____ Excerto fornecido

Moçambique: "Apontaram arma contra a cabeça da minha filha"
14 de novembro de 2023O caso de Gamito dos Santos, proeminente ativista de direitos humanos na cidade de Nampula, envolvido na defesa de manifestantes presos nessa província, é um exemplo da realidade de perseguições e intimidações.
Há poucos dias, a sua casa foi invadida por desconhecidos que mantiveram-lhe refém junto com a sua família, chegando a apontar uma arma contra a cabeça da sua filha de sete anos. Também confiscaram os seus meios de trabalho, incluindo telemóveis e o computador.
Mas este não foi o único caso. Ontem (13.11), o MISA-Moçambique manifestou-se preocupado com as ameaças de morte dirigidas ao presidente do Conselho de Administração (PCA) da TV Sucesso, Gabriel Júnior, que usou o seu programa, "Moçambique em Concerto", para queixar-se no último domingo.
Por sua vez, o ativista Gamito dos Santos disse, em entrevista à DW África, que suspeita que o ataque possa estar relacionado com a sua defesa ativa dos jovens recentemente detidos na sequência das manifestações convocadas pela RENAMO.
DW África: Como descreve o momento de invasão à sua casa e o que os agressores pretendiam?
Gamito dos Santos (GS): Naquele dia, os meliantes apareceram na minha casa. Chegaram em média 15 ou 16 pessoas. Quando chegaram, destruíram as grades e entraram. Encontraram-me na sala e me disseram que queriam o meu computador de trabalho. Pediram-me também os telefones e levaram dois telefones meus. Começaram então a me intimidar. Pegaram a minha filha de sete anos e apontaram-lhe uma arma na cabeça.
Depois disseram-me que eu deveria colocar a senha no computador para permitir-lhes acesso. Então, desbloqueei o computador e entreguei-lhes. Minutos depois, eles receberam uma chamada (telefónica) e saíram todos para a varanda. Parecia-me que haviam colocado o telefone em som alto no telefone que usavam e passaram a se comunicar. Presume-se que uma pessoa lhes estava a dar orientações sobre o que [deveriam] fazer comigo.
Naquele instante, percebi que estava entre a vida e a morte. Então tentei lhes desafiar. Peguei o meu filho mais novo, de dois anos, e saltei o muro.
DW África: O que acha que pode estar por trás desse terror que relata ter vidido na semana passada?
GS: Presumo que tenham sido as minhas abordagens nas últimas semanas. Estava a encabeçar o processo de restituição à liberdade de pessoas presas durante as manifestações em Nampula. Além disso, no julgamento desses, eu coordenei toda a ação junto à ordem dos advogados e do Conselho Provincial de Nampula para que eles tivessem assistência jurídica e pudessem ser colocados em liberdade. E conseguimos isso. No primeiro dia julgaram nove pessoas, no segundo 49. Todos foram colocados em liberdade.

________
____ Registos guardados

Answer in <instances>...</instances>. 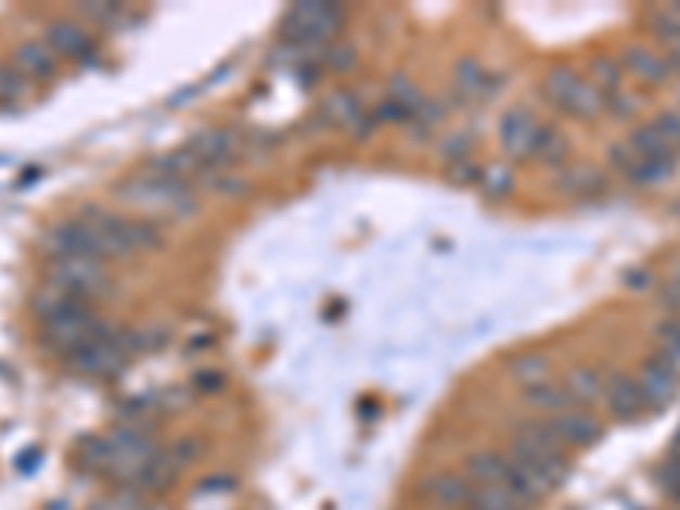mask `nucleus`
Masks as SVG:
<instances>
[{
  "instance_id": "f3484780",
  "label": "nucleus",
  "mask_w": 680,
  "mask_h": 510,
  "mask_svg": "<svg viewBox=\"0 0 680 510\" xmlns=\"http://www.w3.org/2000/svg\"><path fill=\"white\" fill-rule=\"evenodd\" d=\"M524 398L531 401L535 408H541V412H548V416H559V412H565V408H578L572 401V395L565 392V385H559L555 378L541 381V385L524 388Z\"/></svg>"
},
{
  "instance_id": "20e7f679",
  "label": "nucleus",
  "mask_w": 680,
  "mask_h": 510,
  "mask_svg": "<svg viewBox=\"0 0 680 510\" xmlns=\"http://www.w3.org/2000/svg\"><path fill=\"white\" fill-rule=\"evenodd\" d=\"M544 95L559 113L572 116V119H595L602 110H606V95H602L592 79L578 75L575 68H555L548 72L544 79Z\"/></svg>"
},
{
  "instance_id": "1a4fd4ad",
  "label": "nucleus",
  "mask_w": 680,
  "mask_h": 510,
  "mask_svg": "<svg viewBox=\"0 0 680 510\" xmlns=\"http://www.w3.org/2000/svg\"><path fill=\"white\" fill-rule=\"evenodd\" d=\"M544 422L562 449L565 446H589L602 436V422L589 412V408H565V412L548 416Z\"/></svg>"
},
{
  "instance_id": "9b49d317",
  "label": "nucleus",
  "mask_w": 680,
  "mask_h": 510,
  "mask_svg": "<svg viewBox=\"0 0 680 510\" xmlns=\"http://www.w3.org/2000/svg\"><path fill=\"white\" fill-rule=\"evenodd\" d=\"M59 62L62 59L55 55V48L48 44V41H41V38L24 41L14 51V68L28 82H48V79H55V75H59Z\"/></svg>"
},
{
  "instance_id": "0eeeda50",
  "label": "nucleus",
  "mask_w": 680,
  "mask_h": 510,
  "mask_svg": "<svg viewBox=\"0 0 680 510\" xmlns=\"http://www.w3.org/2000/svg\"><path fill=\"white\" fill-rule=\"evenodd\" d=\"M497 133H500V150L508 153L511 161H531V157H538V153H541V146H544L551 130L535 113L511 110V113H503Z\"/></svg>"
},
{
  "instance_id": "2f4dec72",
  "label": "nucleus",
  "mask_w": 680,
  "mask_h": 510,
  "mask_svg": "<svg viewBox=\"0 0 680 510\" xmlns=\"http://www.w3.org/2000/svg\"><path fill=\"white\" fill-rule=\"evenodd\" d=\"M673 449H680V436H677V446H673Z\"/></svg>"
},
{
  "instance_id": "b1692460",
  "label": "nucleus",
  "mask_w": 680,
  "mask_h": 510,
  "mask_svg": "<svg viewBox=\"0 0 680 510\" xmlns=\"http://www.w3.org/2000/svg\"><path fill=\"white\" fill-rule=\"evenodd\" d=\"M562 184L568 194H592L602 188V174L592 170V167H572L565 177H562Z\"/></svg>"
},
{
  "instance_id": "c756f323",
  "label": "nucleus",
  "mask_w": 680,
  "mask_h": 510,
  "mask_svg": "<svg viewBox=\"0 0 680 510\" xmlns=\"http://www.w3.org/2000/svg\"><path fill=\"white\" fill-rule=\"evenodd\" d=\"M664 303L670 306V310H680V272L673 276V283L667 286V293H664Z\"/></svg>"
},
{
  "instance_id": "2eb2a0df",
  "label": "nucleus",
  "mask_w": 680,
  "mask_h": 510,
  "mask_svg": "<svg viewBox=\"0 0 680 510\" xmlns=\"http://www.w3.org/2000/svg\"><path fill=\"white\" fill-rule=\"evenodd\" d=\"M629 150L637 153V161H673V146L667 143V137L657 130V123H646L629 137Z\"/></svg>"
},
{
  "instance_id": "f8f14e48",
  "label": "nucleus",
  "mask_w": 680,
  "mask_h": 510,
  "mask_svg": "<svg viewBox=\"0 0 680 510\" xmlns=\"http://www.w3.org/2000/svg\"><path fill=\"white\" fill-rule=\"evenodd\" d=\"M640 381V392H643V401H646V408L653 405H667L673 395H677V365L673 361H667L664 354H657V357H650L646 361V368H643V374L637 378Z\"/></svg>"
},
{
  "instance_id": "cd10ccee",
  "label": "nucleus",
  "mask_w": 680,
  "mask_h": 510,
  "mask_svg": "<svg viewBox=\"0 0 680 510\" xmlns=\"http://www.w3.org/2000/svg\"><path fill=\"white\" fill-rule=\"evenodd\" d=\"M657 483H660V487H664L673 500H680V459H677V456H670L667 463L660 467Z\"/></svg>"
},
{
  "instance_id": "a211bd4d",
  "label": "nucleus",
  "mask_w": 680,
  "mask_h": 510,
  "mask_svg": "<svg viewBox=\"0 0 680 510\" xmlns=\"http://www.w3.org/2000/svg\"><path fill=\"white\" fill-rule=\"evenodd\" d=\"M626 68L633 75H640L643 82H664L673 65H670V59L653 55V51H646V48H629L626 51Z\"/></svg>"
},
{
  "instance_id": "dca6fc26",
  "label": "nucleus",
  "mask_w": 680,
  "mask_h": 510,
  "mask_svg": "<svg viewBox=\"0 0 680 510\" xmlns=\"http://www.w3.org/2000/svg\"><path fill=\"white\" fill-rule=\"evenodd\" d=\"M565 392L572 395V401L578 408H589L595 405L602 395H606V381L599 378L595 368H575L568 378H565Z\"/></svg>"
},
{
  "instance_id": "7ed1b4c3",
  "label": "nucleus",
  "mask_w": 680,
  "mask_h": 510,
  "mask_svg": "<svg viewBox=\"0 0 680 510\" xmlns=\"http://www.w3.org/2000/svg\"><path fill=\"white\" fill-rule=\"evenodd\" d=\"M119 197L137 204V208H143L150 215V221H154L157 215H178L181 218L194 208V194L188 191V184L170 181V177H164L157 170H146L140 177H133V181H126Z\"/></svg>"
},
{
  "instance_id": "393cba45",
  "label": "nucleus",
  "mask_w": 680,
  "mask_h": 510,
  "mask_svg": "<svg viewBox=\"0 0 680 510\" xmlns=\"http://www.w3.org/2000/svg\"><path fill=\"white\" fill-rule=\"evenodd\" d=\"M457 86H460V92H466V95H480L484 92V86H487V72L476 65V62H463L460 68H457Z\"/></svg>"
},
{
  "instance_id": "6e6552de",
  "label": "nucleus",
  "mask_w": 680,
  "mask_h": 510,
  "mask_svg": "<svg viewBox=\"0 0 680 510\" xmlns=\"http://www.w3.org/2000/svg\"><path fill=\"white\" fill-rule=\"evenodd\" d=\"M123 361H126V347H123L119 334L113 330L110 337L89 344V347L79 350V354H72V357H68V368H72V371H79V374H89V378H106V374H113Z\"/></svg>"
},
{
  "instance_id": "f257e3e1",
  "label": "nucleus",
  "mask_w": 680,
  "mask_h": 510,
  "mask_svg": "<svg viewBox=\"0 0 680 510\" xmlns=\"http://www.w3.org/2000/svg\"><path fill=\"white\" fill-rule=\"evenodd\" d=\"M508 459H511L521 494L531 503H538L548 490H555L568 473L565 449L551 436L548 422H527L514 436Z\"/></svg>"
},
{
  "instance_id": "39448f33",
  "label": "nucleus",
  "mask_w": 680,
  "mask_h": 510,
  "mask_svg": "<svg viewBox=\"0 0 680 510\" xmlns=\"http://www.w3.org/2000/svg\"><path fill=\"white\" fill-rule=\"evenodd\" d=\"M344 24V11L337 4H296L283 17V35L299 48H320L331 41Z\"/></svg>"
},
{
  "instance_id": "a878e982",
  "label": "nucleus",
  "mask_w": 680,
  "mask_h": 510,
  "mask_svg": "<svg viewBox=\"0 0 680 510\" xmlns=\"http://www.w3.org/2000/svg\"><path fill=\"white\" fill-rule=\"evenodd\" d=\"M79 14H82L89 24H113V21H119V17L126 14V8H123V4H82Z\"/></svg>"
},
{
  "instance_id": "423d86ee",
  "label": "nucleus",
  "mask_w": 680,
  "mask_h": 510,
  "mask_svg": "<svg viewBox=\"0 0 680 510\" xmlns=\"http://www.w3.org/2000/svg\"><path fill=\"white\" fill-rule=\"evenodd\" d=\"M48 283L65 290L75 299L92 303L110 293V272L95 259H55L52 272H48Z\"/></svg>"
},
{
  "instance_id": "6ab92c4d",
  "label": "nucleus",
  "mask_w": 680,
  "mask_h": 510,
  "mask_svg": "<svg viewBox=\"0 0 680 510\" xmlns=\"http://www.w3.org/2000/svg\"><path fill=\"white\" fill-rule=\"evenodd\" d=\"M320 113H323V119H331L334 126H355L364 116V110L358 106V99L350 92H334L331 99L323 102Z\"/></svg>"
},
{
  "instance_id": "bb28decb",
  "label": "nucleus",
  "mask_w": 680,
  "mask_h": 510,
  "mask_svg": "<svg viewBox=\"0 0 680 510\" xmlns=\"http://www.w3.org/2000/svg\"><path fill=\"white\" fill-rule=\"evenodd\" d=\"M657 337L664 344V357L673 365H680V320H670L657 330Z\"/></svg>"
},
{
  "instance_id": "5701e85b",
  "label": "nucleus",
  "mask_w": 680,
  "mask_h": 510,
  "mask_svg": "<svg viewBox=\"0 0 680 510\" xmlns=\"http://www.w3.org/2000/svg\"><path fill=\"white\" fill-rule=\"evenodd\" d=\"M670 174H673V161H640L626 177L633 184H660Z\"/></svg>"
},
{
  "instance_id": "4be33fe9",
  "label": "nucleus",
  "mask_w": 680,
  "mask_h": 510,
  "mask_svg": "<svg viewBox=\"0 0 680 510\" xmlns=\"http://www.w3.org/2000/svg\"><path fill=\"white\" fill-rule=\"evenodd\" d=\"M514 378L521 388H531V385H541V381L551 378V365L544 361V357L531 354V357H521V361L514 365Z\"/></svg>"
},
{
  "instance_id": "aec40b11",
  "label": "nucleus",
  "mask_w": 680,
  "mask_h": 510,
  "mask_svg": "<svg viewBox=\"0 0 680 510\" xmlns=\"http://www.w3.org/2000/svg\"><path fill=\"white\" fill-rule=\"evenodd\" d=\"M473 503L480 510H531L535 503L524 500L517 490H490V487H473Z\"/></svg>"
},
{
  "instance_id": "4468645a",
  "label": "nucleus",
  "mask_w": 680,
  "mask_h": 510,
  "mask_svg": "<svg viewBox=\"0 0 680 510\" xmlns=\"http://www.w3.org/2000/svg\"><path fill=\"white\" fill-rule=\"evenodd\" d=\"M429 494L439 507H449V510H463L473 503V483L463 476V473H439L433 483H429Z\"/></svg>"
},
{
  "instance_id": "f03ea898",
  "label": "nucleus",
  "mask_w": 680,
  "mask_h": 510,
  "mask_svg": "<svg viewBox=\"0 0 680 510\" xmlns=\"http://www.w3.org/2000/svg\"><path fill=\"white\" fill-rule=\"evenodd\" d=\"M110 334H113V327L92 310V303H82V299L72 303L68 310H62L59 317H52L44 323V330H41L44 344L52 347L55 354H62V357L79 354L89 344L103 341Z\"/></svg>"
},
{
  "instance_id": "9d476101",
  "label": "nucleus",
  "mask_w": 680,
  "mask_h": 510,
  "mask_svg": "<svg viewBox=\"0 0 680 510\" xmlns=\"http://www.w3.org/2000/svg\"><path fill=\"white\" fill-rule=\"evenodd\" d=\"M48 44L55 48L59 59H75V62H92L95 55V41L92 31L79 21H52L48 24Z\"/></svg>"
},
{
  "instance_id": "ddd939ff",
  "label": "nucleus",
  "mask_w": 680,
  "mask_h": 510,
  "mask_svg": "<svg viewBox=\"0 0 680 510\" xmlns=\"http://www.w3.org/2000/svg\"><path fill=\"white\" fill-rule=\"evenodd\" d=\"M606 401H610V412L619 419V422H633L646 401H643V392H640V381L629 378V374H616L610 385H606Z\"/></svg>"
},
{
  "instance_id": "c85d7f7f",
  "label": "nucleus",
  "mask_w": 680,
  "mask_h": 510,
  "mask_svg": "<svg viewBox=\"0 0 680 510\" xmlns=\"http://www.w3.org/2000/svg\"><path fill=\"white\" fill-rule=\"evenodd\" d=\"M657 130L667 137V143H670L673 150H680V116H673V113L660 116V119H657Z\"/></svg>"
},
{
  "instance_id": "7c9ffc66",
  "label": "nucleus",
  "mask_w": 680,
  "mask_h": 510,
  "mask_svg": "<svg viewBox=\"0 0 680 510\" xmlns=\"http://www.w3.org/2000/svg\"><path fill=\"white\" fill-rule=\"evenodd\" d=\"M463 510H480V507H476V503H470V507H463Z\"/></svg>"
},
{
  "instance_id": "412c9836",
  "label": "nucleus",
  "mask_w": 680,
  "mask_h": 510,
  "mask_svg": "<svg viewBox=\"0 0 680 510\" xmlns=\"http://www.w3.org/2000/svg\"><path fill=\"white\" fill-rule=\"evenodd\" d=\"M31 92V82L14 68V62H0V102L4 106H17Z\"/></svg>"
}]
</instances>
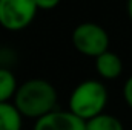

________

No excerto fornecido, segundo Gamito dos Santos, quantas pessoas foram julgadas no segundo dia?

49 pessoas.